### [Data shown]
# # #

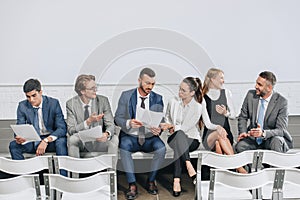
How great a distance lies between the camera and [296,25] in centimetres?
608

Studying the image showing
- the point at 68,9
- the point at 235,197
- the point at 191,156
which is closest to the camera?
the point at 235,197

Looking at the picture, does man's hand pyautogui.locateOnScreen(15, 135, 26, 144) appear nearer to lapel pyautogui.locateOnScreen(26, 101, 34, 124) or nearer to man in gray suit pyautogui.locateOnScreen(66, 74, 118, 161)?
lapel pyautogui.locateOnScreen(26, 101, 34, 124)

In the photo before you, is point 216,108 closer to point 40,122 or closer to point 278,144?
point 278,144

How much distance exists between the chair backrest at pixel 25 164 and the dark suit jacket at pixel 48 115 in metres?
1.07

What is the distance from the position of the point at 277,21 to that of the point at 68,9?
113 inches

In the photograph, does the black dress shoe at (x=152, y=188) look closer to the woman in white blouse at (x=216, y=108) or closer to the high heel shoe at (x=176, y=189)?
the high heel shoe at (x=176, y=189)

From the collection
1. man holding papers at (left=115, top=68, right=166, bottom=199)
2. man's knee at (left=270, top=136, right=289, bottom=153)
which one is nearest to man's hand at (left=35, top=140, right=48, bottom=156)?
man holding papers at (left=115, top=68, right=166, bottom=199)

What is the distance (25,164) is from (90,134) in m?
1.05

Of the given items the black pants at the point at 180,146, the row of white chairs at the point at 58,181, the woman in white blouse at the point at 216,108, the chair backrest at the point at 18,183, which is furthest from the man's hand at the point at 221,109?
the chair backrest at the point at 18,183

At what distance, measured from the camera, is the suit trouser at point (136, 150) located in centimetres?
430

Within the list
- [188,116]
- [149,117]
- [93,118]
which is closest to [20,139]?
[93,118]

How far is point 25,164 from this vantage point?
3.40 metres

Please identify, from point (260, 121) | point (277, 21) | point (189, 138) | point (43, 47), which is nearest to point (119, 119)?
point (189, 138)

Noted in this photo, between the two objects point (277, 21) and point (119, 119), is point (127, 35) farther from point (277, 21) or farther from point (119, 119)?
point (277, 21)
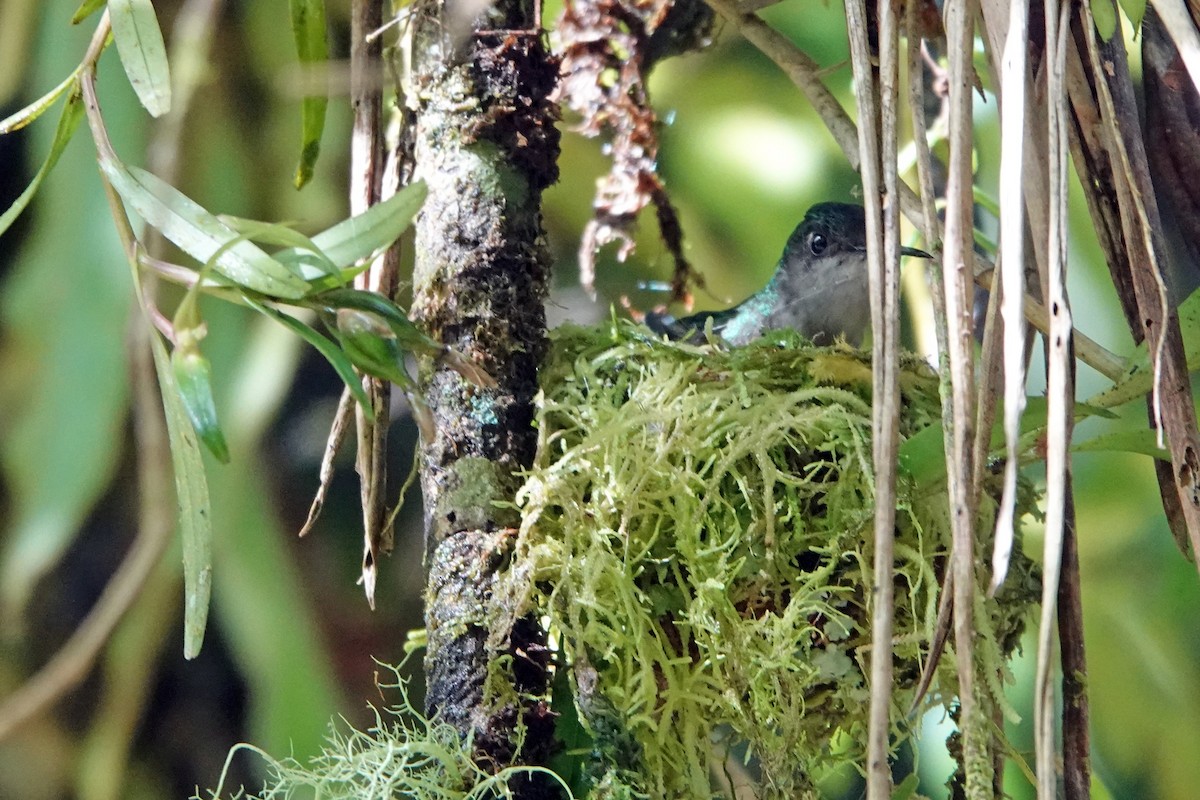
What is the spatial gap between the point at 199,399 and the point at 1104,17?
784 mm

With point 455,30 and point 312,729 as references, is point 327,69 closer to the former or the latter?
point 455,30

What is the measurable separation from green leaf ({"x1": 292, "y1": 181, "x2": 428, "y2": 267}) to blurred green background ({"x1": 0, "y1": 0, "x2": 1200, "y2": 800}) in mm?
904

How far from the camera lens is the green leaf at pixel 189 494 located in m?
0.81

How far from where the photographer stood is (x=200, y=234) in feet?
2.73

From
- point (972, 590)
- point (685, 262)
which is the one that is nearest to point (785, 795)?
point (972, 590)

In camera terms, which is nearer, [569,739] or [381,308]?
[381,308]

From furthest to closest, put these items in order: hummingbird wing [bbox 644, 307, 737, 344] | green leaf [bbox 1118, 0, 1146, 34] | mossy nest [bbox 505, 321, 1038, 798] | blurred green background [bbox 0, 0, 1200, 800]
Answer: blurred green background [bbox 0, 0, 1200, 800] → hummingbird wing [bbox 644, 307, 737, 344] → mossy nest [bbox 505, 321, 1038, 798] → green leaf [bbox 1118, 0, 1146, 34]

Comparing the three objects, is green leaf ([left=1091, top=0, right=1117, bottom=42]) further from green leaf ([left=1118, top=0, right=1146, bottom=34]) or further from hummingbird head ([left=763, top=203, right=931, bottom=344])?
hummingbird head ([left=763, top=203, right=931, bottom=344])

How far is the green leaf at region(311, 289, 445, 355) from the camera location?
0.80 meters

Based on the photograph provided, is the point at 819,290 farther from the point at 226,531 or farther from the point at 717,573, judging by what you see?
the point at 226,531

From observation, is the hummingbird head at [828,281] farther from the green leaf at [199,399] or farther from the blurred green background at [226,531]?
the green leaf at [199,399]

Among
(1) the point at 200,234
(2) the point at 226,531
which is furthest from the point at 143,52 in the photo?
(2) the point at 226,531

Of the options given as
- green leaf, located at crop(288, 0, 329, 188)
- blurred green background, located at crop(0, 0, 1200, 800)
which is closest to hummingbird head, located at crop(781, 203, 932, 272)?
blurred green background, located at crop(0, 0, 1200, 800)

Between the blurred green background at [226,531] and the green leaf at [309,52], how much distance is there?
66 centimetres
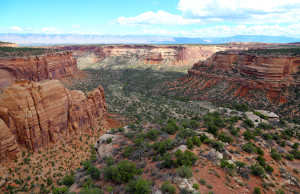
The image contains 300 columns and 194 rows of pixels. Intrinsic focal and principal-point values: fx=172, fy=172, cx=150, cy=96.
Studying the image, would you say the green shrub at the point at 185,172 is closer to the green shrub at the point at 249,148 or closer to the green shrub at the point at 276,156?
the green shrub at the point at 249,148

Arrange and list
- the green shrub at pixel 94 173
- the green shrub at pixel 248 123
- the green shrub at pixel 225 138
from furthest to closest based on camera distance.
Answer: the green shrub at pixel 248 123 < the green shrub at pixel 225 138 < the green shrub at pixel 94 173

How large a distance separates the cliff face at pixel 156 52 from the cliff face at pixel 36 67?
76.5m

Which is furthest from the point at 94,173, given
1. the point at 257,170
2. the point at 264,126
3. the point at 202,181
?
the point at 264,126

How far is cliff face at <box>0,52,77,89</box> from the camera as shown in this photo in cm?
5212

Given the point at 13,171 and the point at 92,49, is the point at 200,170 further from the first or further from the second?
the point at 92,49

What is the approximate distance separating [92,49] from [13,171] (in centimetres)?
16616

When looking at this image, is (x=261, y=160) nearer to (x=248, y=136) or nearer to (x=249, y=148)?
(x=249, y=148)

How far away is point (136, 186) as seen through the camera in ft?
40.5

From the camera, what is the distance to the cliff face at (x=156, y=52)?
460 feet

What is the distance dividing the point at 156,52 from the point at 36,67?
9846cm

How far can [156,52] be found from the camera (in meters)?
144

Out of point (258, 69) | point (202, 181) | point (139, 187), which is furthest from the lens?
Result: point (258, 69)

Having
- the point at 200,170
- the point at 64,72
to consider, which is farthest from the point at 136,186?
the point at 64,72

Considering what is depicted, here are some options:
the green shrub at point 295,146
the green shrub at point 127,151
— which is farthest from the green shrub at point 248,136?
the green shrub at point 127,151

# # #

### [Directions]
Convert the data, from the line containing "How far is cliff" through the last line, into a JSON list of strings with one string per line and blank lines omitted.

### [Answer to the task]
[
  "How far is cliff face at <box>0,52,77,89</box> from the camera as shown in this photo in cm?",
  "5212",
  "Given the point at 13,171 and the point at 92,49, is the point at 200,170 further from the first or further from the second?",
  "the point at 92,49",
  "What is the approximate distance separating [92,49] from [13,171] (in centimetres)?",
  "16616",
  "When looking at this image, is (x=261, y=160) nearer to (x=248, y=136) or nearer to (x=249, y=148)?",
  "(x=249, y=148)",
  "How far away is point (136, 186) as seen through the camera in ft?",
  "40.5",
  "From the camera, what is the distance to the cliff face at (x=156, y=52)?",
  "460 feet",
  "What is the distance dividing the point at 156,52 from the point at 36,67?",
  "9846cm",
  "How far can [156,52] be found from the camera (in meters)?",
  "144",
  "Out of point (258, 69) | point (202, 181) | point (139, 187), which is furthest from the lens?",
  "Result: point (258, 69)",
  "Having",
  "- the point at 200,170",
  "- the point at 64,72",
  "to consider, which is farthest from the point at 136,186?",
  "the point at 64,72",
  "Considering what is depicted, here are some options:",
  "the green shrub at point 295,146",
  "the green shrub at point 127,151",
  "— which is farthest from the green shrub at point 248,136?",
  "the green shrub at point 127,151"
]